I think this is an important part of homebrewing. While homebrewing is cool in the sense that you can get high quality beer by the case load, there's also something a bit more meaningful to it, at least for me. Brewing is a human tradition and it is something that our ancestors have done for thousands of years, and the beer they brewed was different everywhere. It is a sad reality that today, many of these styles of beer are dying out because of aggressive marketing and business practices of big beer. Luckily, craft and homebrewers can keep these traditional styles alive by making them and educating themselves and others about the tradition of real beer.

So, with that in mind, sometime soon I'm going to have to work on a Kolsch. It should be nice and easy compared to everything else. My recipe only calls for 8lbs of grain. It doesn't have some crazy kind of yeast that needs difficult to reach temperatures (ala the saison). It doesn't have to reach a really high gravity like the DIPA needs. Plus, it will be a nice beer to drink through the summer months. I'm going to have to get some stanges so that I can drink them properly, though.

Here's the recipe:

Lonely Boner Kolsch.
5 gallon batch.

7# German Pils. 87.5%
.5# German Light Munich 6.3%
.5# German Light Wheat 6.3%

1 oz 3.8% AA German Hallertau @ 60 min
1 oz 3.8% AA German Hallterau @ 30 min

White Labs WL029 German Ale/Kolsch

Going to mash at 149 degrees. I think I'll ferment it for two weeks at normal ale temperatures then toss it in the basement for a bit to age for a bit.

OG: 1.045
FG: 1.011
ABV: 4.5%
29.3 IBU
2.9 SRM (a little bright for the style)


Wednesday, March 23, 2011

What's Brewing

Soon, the Saison is going to get bottled. It'll be going into 12 oz bottles and will get cellared for a good amount of time. I'm also thinking of pitching some new yeast at bottling to assure carbonation.

I decided on going a little classier than Saison du Boner, on the off chance I want to give a bottle to a coworker or two. I made a quick label, so I can slap 'em on so I know what's what since this might be getting some extended cellaring.

Decided on Iris since the song by the Goo Goo Dolls holds meaning for my girlfriend and I. Awwwww.

My next project is going to be a double IPA. Brewday is tentatively Sunday and it'll be ready a few weeks later. I'm thinking of kegging this one since IPAs are always better on tap.

Batch size: 5.5 gallons (brewing some extra because with highly hopped beers, you can expect to lose some final volume due to hop sediment)

Malt bill:
15# US 2-row 93.8%
1# US Caramel 40L 6.3%

Keeping it simple with an easy grain bill. Nothing but base malt with a bit of caramel for color adjustment/head retention.

Citra @ 60 min
Citra @ 30 min
Citra @ 15 min
Citra @ 5 min

All Citra hops for this one. Citra is a high alpha hop that gives a citrusy fruit character along with some tropical fruit character.

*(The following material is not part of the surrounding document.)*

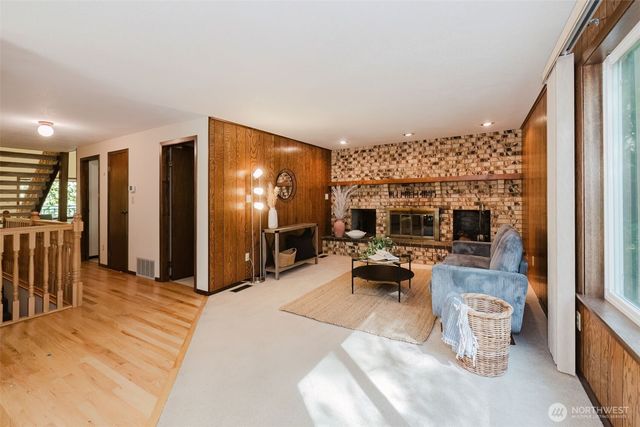 9531 Brandywine Lane SE, Olalla, WA 98359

White Labs WLP001 - California Ale Yeast

Yeast Nutrient

I also am going to be making a yeast starter for this guy because of the high gravity of this brew.

The final stats on this should be:
OG: 1.080
FG: 1.018
8.4% ABV
77.9 IBU (should change, depending on the alpha content of the hops Rebel Brewer sends)
8.3 SRM

Sounds fun. Cheers!

Saturday, March 5, 2011

Saison Update

So the saison has been workin' away for two weeks now. It still needs a good bit of attenuation. I broke my hydrometer so I'm going by taste testing and well, its still too malty.

I assure you that I did not piss in a cup and call it beer.

The color also leaves something to be desired, but hey. Not much you can do now. I think my error was using the amber sugar to affect the color of the beer and then not making it dark enough. The level of haze is good though.

Today I transferred my saison to a secondary:

Due to the awkward size of the batch because I lost so much wort, my batch was too big to fit into a 3 gallon carboy and kinda too small for a 6 gallon.

In a week, I'm gonna pitch some brettanomyces and throw in some oak cubes for a barrel aged character and then bottle after a week or so.